By theft if you mean taxation that is already happening and he is advocating for using taxes properly for better public services, so it makes sense. If the issue is about taxation and system itself then it’s a different topic , nothing to do with him I think.
Oh yea true, I forgot that he is going to raise taxes for the top 1-5% richest I think. Anyway, I do understand the idea - whenever things are forced, we don’t like it and also makes us dislike things that indirectly cause this forcing (poverty, inequality, food subsidies, etc etc ) and thus reduces kindness in the world. But also, as long as the concept/tool of “taxation” exists as a system balancing act, guys like him are needed. Discussions to usurp forcing tools completely from our systems is a different topic - this has been my main point that we should not misplace our disappointments or anger.
Humans don’t seem to let go of money but the system needs money to be redistributed to keep the consumption economy going. And so Taxation (and UBI in future) will exist to keep the monetary economic system alive. The only freedom in my opinion is to evolve the system into something non-monetary resource based system.
This is hard to answer because 1. I don’t exactly know how it will function. 2. It will loosely be based on gift economy values. What I am mostly confident of is the path towards such an economy which will inevitably take us towards a new system and reveal it’s exact workings. The path I have in mind is an application of an ancient meditation method called Vipassana to the economy. Basically in this meditation, the root cause of suffering is identified to be our cravings and aversions. I think the economic system suffers from the same (Cravings for infinite growth). When I apply it to economy I got this : Start zero-profit business in the food sector. And hence I have a plan document here if you’re interested:
Thank you :) It’s a simple grocery store idea and so, I think it will work anywhere. This is more like a consumer food coop and when Food coops can exist why not this everywhere? Normal stores - Try to Maximise & keep all profit Coops - Share it with members as dividends Zero profit store - Gives it back to customers it took it from. Simple unexplored business model and doable I think. And thanks for read it 🙏👍
It just seems to me that you'd need a lot of people on board to not take advantage of it. I'm not quite sure how someone would take advantage of it but it's hard to imagine it working at scale. This is in fact pretty close to what co-ops do, right? employees are paid but there's no owner that profits. Someone who organizes it would take a salary? (ironically, I believe that grocery stores are one of the lowest-margin businesses out there so even though I like your analogy of breath in vipassana to food in society, groceries are not actually a very high-profit business) On the subject of money: one of the things that's interesting when you study the history of currencies is that humans didn't use them in very small groups. There was just no need. But with trade among tribes, currencies tended to emerge naturally as a way to facilitate exchanges. You might find the study of money quite interesting.

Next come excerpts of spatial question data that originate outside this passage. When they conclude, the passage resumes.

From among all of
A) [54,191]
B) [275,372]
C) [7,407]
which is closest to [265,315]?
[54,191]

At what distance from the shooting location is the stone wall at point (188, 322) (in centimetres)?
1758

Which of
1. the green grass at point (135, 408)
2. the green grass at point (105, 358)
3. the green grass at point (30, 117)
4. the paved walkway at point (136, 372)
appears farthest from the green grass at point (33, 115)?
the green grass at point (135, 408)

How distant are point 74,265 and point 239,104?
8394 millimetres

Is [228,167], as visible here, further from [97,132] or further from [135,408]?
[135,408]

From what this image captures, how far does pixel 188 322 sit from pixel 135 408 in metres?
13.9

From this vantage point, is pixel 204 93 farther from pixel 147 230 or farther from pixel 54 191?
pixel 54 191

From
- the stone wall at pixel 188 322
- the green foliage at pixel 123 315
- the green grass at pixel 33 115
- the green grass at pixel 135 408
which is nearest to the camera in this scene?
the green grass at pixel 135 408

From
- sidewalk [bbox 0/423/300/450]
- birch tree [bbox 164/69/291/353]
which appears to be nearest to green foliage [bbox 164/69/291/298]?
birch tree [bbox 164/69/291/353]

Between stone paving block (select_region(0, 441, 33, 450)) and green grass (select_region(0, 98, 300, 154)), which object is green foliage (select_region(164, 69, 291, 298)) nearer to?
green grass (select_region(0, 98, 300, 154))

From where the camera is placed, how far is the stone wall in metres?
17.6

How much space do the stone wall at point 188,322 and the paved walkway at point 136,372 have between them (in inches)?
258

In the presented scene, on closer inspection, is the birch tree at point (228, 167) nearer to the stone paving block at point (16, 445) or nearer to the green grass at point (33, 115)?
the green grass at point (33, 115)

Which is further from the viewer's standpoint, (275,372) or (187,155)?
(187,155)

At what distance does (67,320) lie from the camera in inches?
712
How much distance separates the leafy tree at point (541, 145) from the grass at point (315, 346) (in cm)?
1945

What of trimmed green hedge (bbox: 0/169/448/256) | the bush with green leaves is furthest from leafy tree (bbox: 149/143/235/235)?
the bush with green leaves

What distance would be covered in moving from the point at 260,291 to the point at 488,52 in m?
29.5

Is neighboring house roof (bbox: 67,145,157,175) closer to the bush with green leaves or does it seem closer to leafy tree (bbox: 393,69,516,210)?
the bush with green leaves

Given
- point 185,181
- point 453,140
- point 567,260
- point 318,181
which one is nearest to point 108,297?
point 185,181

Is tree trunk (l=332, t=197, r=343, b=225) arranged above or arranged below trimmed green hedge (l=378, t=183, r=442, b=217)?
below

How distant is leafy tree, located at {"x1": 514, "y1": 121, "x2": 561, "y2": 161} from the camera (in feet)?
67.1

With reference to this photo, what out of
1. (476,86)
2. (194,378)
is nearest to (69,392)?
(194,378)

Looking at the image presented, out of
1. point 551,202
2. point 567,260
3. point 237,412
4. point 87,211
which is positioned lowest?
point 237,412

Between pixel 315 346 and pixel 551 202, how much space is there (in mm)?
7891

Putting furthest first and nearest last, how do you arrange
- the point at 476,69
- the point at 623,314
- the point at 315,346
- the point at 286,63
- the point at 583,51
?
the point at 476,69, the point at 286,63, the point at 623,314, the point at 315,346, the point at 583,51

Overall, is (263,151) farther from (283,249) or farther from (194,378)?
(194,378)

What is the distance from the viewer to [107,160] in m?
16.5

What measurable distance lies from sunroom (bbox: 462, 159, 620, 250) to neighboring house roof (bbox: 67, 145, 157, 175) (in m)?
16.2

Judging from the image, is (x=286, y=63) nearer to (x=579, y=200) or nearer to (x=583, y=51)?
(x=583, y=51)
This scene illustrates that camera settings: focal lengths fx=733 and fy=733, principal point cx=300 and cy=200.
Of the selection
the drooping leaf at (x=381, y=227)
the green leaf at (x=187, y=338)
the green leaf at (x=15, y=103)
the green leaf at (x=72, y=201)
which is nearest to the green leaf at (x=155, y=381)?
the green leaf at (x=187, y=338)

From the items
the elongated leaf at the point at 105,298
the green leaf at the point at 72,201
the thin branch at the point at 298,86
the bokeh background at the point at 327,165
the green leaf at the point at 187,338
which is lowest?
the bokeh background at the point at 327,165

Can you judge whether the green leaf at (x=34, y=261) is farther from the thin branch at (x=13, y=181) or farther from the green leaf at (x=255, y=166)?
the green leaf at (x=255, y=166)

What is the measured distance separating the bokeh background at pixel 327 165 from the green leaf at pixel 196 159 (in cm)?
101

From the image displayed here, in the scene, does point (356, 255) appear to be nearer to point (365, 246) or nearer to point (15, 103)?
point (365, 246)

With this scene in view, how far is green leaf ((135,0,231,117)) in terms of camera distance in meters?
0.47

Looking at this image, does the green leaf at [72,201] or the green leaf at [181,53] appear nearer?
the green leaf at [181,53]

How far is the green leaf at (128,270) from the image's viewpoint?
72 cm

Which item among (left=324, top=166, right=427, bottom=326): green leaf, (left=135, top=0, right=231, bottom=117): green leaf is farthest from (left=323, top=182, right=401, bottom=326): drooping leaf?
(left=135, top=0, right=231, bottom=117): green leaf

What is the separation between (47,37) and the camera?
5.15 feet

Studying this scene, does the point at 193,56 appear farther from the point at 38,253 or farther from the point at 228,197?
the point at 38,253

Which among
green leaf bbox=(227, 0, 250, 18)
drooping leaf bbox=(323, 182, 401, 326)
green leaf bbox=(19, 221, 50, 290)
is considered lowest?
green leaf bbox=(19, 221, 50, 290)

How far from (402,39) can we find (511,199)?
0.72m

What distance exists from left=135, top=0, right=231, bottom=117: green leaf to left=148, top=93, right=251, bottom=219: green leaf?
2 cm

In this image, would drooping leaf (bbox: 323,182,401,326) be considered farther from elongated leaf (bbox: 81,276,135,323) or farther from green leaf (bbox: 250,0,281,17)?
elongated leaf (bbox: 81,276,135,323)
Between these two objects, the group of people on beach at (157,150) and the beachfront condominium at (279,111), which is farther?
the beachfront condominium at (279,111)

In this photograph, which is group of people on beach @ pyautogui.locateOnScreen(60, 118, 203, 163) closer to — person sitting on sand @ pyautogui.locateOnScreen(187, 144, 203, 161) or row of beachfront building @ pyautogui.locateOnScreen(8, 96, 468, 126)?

It was hard for me to imagine how Vipassana Meditation centers which don't charge a penny, still exist and not only exist , they grow, Now they have 267 own centers world wide offering 10 day courses for free. The surprising part is once you finish a course, there is no one "asking" you to donate. Sometimes people have to really ask around where the donation counter is. That is the effect of something that is offered selflessly and we living in a system built upon selfishness have forgotten that power. And a selfless organization isn't playing the game of "who is taking advantage of whom" - that game is only true inside a system based on selfishness. Yes, there are paid employees and also volunteers in co-ops. Both are possible. You would be surprised regarding margins. This is the recent report on retail sector / Supermarkets in Germany (As its in German, maybe some AI can answer your questions once you upload and ask it): https://monopolkommission.de/images/PDF/SG/SG%20LLK%202025/Sondergutachten%20Lebensmittellieferkette_Monopolkommission.pdf In summary, there is a kind of monopoly happening in Germany, these supermarkets squeeze the farmers, food processors and also charge customers a lot as they don't pass on the savings. And guess who is the wealthiest person in Germany, owner of a grocery chain, Aldi. I have read the history of money and those examples. Somehow the assumption is that we would go back to that era when the topic of a moneyless economy comes because it is hard to imagine one and so as I said it is hard to describe for me the final evolved form of the economy without money. I just try to kickstart this simple zero-profit grocery project and see where it goes 😄 .. I know it wont transform the entire economy in my lifetime, but maybe after 75-100 years - just laying the foundations, sowing the seed for a different kind of economy :-)
I can see how much you have thought about this! I don't know enough about Germany, but in the US most monopolies exist because of the way corporations lobby the government for rules and regulations that work in their favor and basically create a moat around them that makes competition almost impossible. I think the most damaging monopoly is of money itself. Only central banks can print money, and the use of each nation's currency is enforced by violence (or the threat of violence). I can imagine that without that, different forms of currency or trade could emerge naturally.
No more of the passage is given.